##### SOURCE EXTRACT #####
“…but that’s not what ships were made for.”
I recently sat in on a meeting with a company at a crossroads.
The two founders had been friends since high school and, usually, they agreed right out of the gate on most things – or, at least, the things that really mattered. As for the rest, they worked to find consensus.
This time was different.
One partner, we’ll call him “Ken,” wanted the company to stay roughly at status quo. It provided a good living for the owners – more than good – and he wanted to keep it that way.
Ken didn’t care about making his mark. He just wanted to enjoy life, pay for his sons’ college and retire early, healthy and well.
The second partner, “Sally,” saw regional, if not national, growth potential.
To achieve that, Sally recognized that she and Ken would have to work harder and take out less for a five-year period before the investment paid off. But once it did, they could really make their mark. “Sure,” she thought, “a ship in the harbor is safe, but that’s not what ships were made for.”
Ken and Sally’s case is hardly unique. When they launched the company, they were of one mind when it came to setting strategic direction. They applied a singular work ethic and the company grew. Now, they were at a critical crossroads.
After extensive discussion – a conversation which continues to this day – Ken and Sally decided to explore two possibilities:
- Sally buys the company from Ken over time with an eye toward Ken becoming an employee. Ken would retain his Executive VP title, but Sally would end up as sole owner.
- Sally and Ken convert the current business into the local subsidiary. Sally would take sole ownership of a newly formed holding company, trading on the goodwill and branding of the current business, and pursue her goal of expansion.
Each path is strewn with its own complexities. The devil, as they say, is in the details. But Sally and Ken have taken the first most important, and most difficult, steps:
- They realized not only that their interests had diverged, but also that reasonable people can disagree.
- They also realized that the business would wither and likely die if either of them felt badgered to accept the dream of the other.
- They agreed to take intentional action, rather than avoiding the hard work that comes with reconciling conflicting desires and charting out a growth plan.
Too often, business owners don’t take charge of:
- Defining what growth and success mean for themselves and their company.
- Determining their personal end game and the ultimate goal for the company.
- Setting a plan for getting there.
The bottom line is that the only thing that grows solely for growth’s sake is cancer. Everything else requires a strategy.
##### RECORDS #####
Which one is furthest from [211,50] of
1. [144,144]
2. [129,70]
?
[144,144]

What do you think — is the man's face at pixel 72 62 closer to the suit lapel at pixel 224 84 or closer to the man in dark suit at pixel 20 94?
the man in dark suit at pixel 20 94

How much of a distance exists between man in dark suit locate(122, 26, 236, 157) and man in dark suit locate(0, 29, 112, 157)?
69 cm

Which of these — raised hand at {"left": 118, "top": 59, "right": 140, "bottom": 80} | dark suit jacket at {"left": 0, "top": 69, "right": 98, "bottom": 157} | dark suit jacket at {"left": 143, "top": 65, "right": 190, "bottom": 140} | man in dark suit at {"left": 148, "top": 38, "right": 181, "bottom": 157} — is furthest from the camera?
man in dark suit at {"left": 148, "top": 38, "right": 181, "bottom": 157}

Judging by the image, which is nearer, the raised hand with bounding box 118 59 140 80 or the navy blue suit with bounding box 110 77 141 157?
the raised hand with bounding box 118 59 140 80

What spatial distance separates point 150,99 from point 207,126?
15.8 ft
#####
● TASK A:
Check each statement against the article about the two founders and answer yes or no, quoting the words of the text that decide it. (i) Ken wanted the company to stay roughly at status quo. (ii) Under the first possibility, Ken would give up his Executive VP title. (iii) Sally expected the investment to pay off after a ten-year period.
● TASK B:
Quote the stretch of the article about the two founders from "- They also" through "for the company.".

● EXPECTED ANSWER A:
(i) Yes: "One partner, we’ll call him “Ken,” wanted the company to stay roughly at status quo."
(ii) No: "Ken would retain his Executive VP title"
(iii) No: "take out less for a five-year period before the investment paid off"

● EXPECTED ANSWER B:
- They also realized that the business would wither and likely die if either of them felt badgered to accept the dream of the other.
- They agreed to take intentional action, rather than avoiding the hard work that comes with reconciling conflicting desires and charting out a growth plan.
Too often, business owners don’t take charge of:
- Defining what growth and success mean for themselves and their company.
- Determining their personal end game and the ultimate goal for the company.